Before IP audio, and long before the Boston shuffle when WBZ 1030 changed hands to iHeartMedia and WBZ 98.5 joined Beasley by way of the Entercom-CBS Radio merger, there was Wheat. Pubcasters WGBH 89.7, WBUR 90.9 (Boston University), WERS 88.9 (Emerson College), and WMBR 88.1 (MIT) installed Wheatstone analog consoles back in the day, and a few of those consoles are still in operation today. Jay ran into this old friend to the left at WMBR 88.1 on the MIT campus. The Wheatstone A500 console has been operational at WMBR for more than 30 years, having outlasted several generations of dorm-room mixtapes! A500 consoles go all the way back to the 1983 AES convention, when we introduced it as “the cleanest sounding console in broadcasting” (old timers might remember our 10KHz square wave demo at the show).

WGBH, Boston’s flagship public broadcaster, runs on Wheat.

This BMX board originally made by PR&E, the assets of which were later acquired by Wheatstone, is still operational in the WMBR studio.

Over the years, Boston stations moved to our first-generation digital networked systems (our Bridge router and Generation Series control surfaces) and later, our WheatNet IP audio network. WGBH 89.7 went full “future” in 2006 with our first-generation networked system, which Jay found still running in the pubcaster’s studios two decades later. More recently, our AoIP system found its way into WBUR 90.9, where WheatNet IP audio networking and LXE consoles reside today along with ScreenBuilder screens customized for NPR shows like Here & Now.

 

Shown, WGBH studio with Wheatstone G series console with routing and logic through the Wheatstone Bridge router network (right).

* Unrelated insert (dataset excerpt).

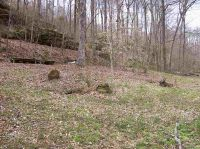 Home for sale: Lot 15, 16, 17 Slaughter Rd., Lewisburg, KY 42256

WheatNet IP audio networks and consoles are now found in Boston iHeartMedia stations and Beasley Boston stations (including 98.5 The Sports Hub, read WBZ, Ultimate Team Sport) and over the years, have been installed at stations near and far, including La Salle University, University of Massachusetts, Boston College, Curry College and at the facilities of our many commercial and TV clients.

And so it continues. Shown to the right is a photo that Jay snapped of a Blade I/O unit in the rack at Beasley Boston’s 18-studio facility completed a few years ago by Inrush Broadcast Services. This Blade has been running continuously for almost three years next to LXE consoles that put in 18-hour days for The Sports Hub, covering games back-to-back for the New England Patriots, Boston Bruins, Boston Celtics, New England Revolution, and Boston Red Sox.